Simulation of "forward-backward" multiple-imputation technique in longitudinal clinical dataset

Most standard missing-data techniques have been designed for cross-sectional data. A "forward-backward" multiple-imputation algorithm has been developed to impute missing values in longitudinal data (Nevalainen, Kenward, and Virtanen, 2009, Statistics in Medicine 28: 36577-3669) This technique will be applied to The Health Improvement Network (THIN), a longitudinal primary-care database to impute variables associated with incidence of cardiovascular disease (CVD). A sample of 483 patients was extracted from THIN to test the performance of the algorithm before it was applied to the whole dataset. This dataset included individuals with information available on age, sex, deprivation quintile, height, weight, systolic blood pressure, and total serum cholesterol for each age from 65 to 69 years.

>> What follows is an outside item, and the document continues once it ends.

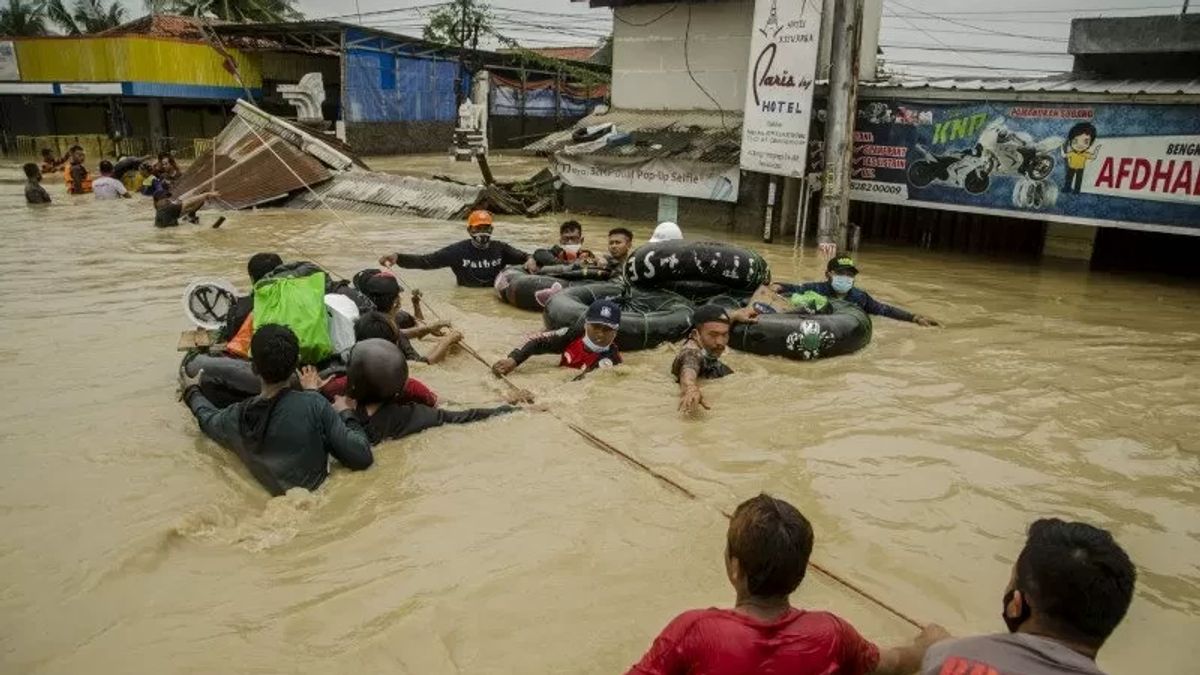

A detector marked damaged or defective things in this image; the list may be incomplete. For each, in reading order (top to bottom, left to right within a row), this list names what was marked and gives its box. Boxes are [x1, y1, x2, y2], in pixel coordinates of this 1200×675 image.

CVD was identified if the patient was diagnosed with one of a predefined list of conditions at any of these ages. They were then considered to have CVD at each subsequent age. In this sample, measurements of weight, systolic blood pressure, and cholesterol were replaced with missing values such that the probability that data are missing decreases as age increases; i.e., the data are missing at random and the overall percentage of missing data is equivalent to that in THIN. We then applied the forward-backward algorithm, which imputes values at each time point by using measurements before and after the one of interest and updates values sequentially. Ten complete datasets were created. A Poisson regression was performed using data in each dataset, and estimates were combined using Rubin's rules. These steps were repeated 200 times and the coefficients were averaged. I will explain in more detail how the forward-backward algorithm works and also will demonstrate the results following multiple imputation using this algorithm. I will compare these results with the analysis before data were replaced with missing values and a complete case analysis to assess the performance of the algorithm.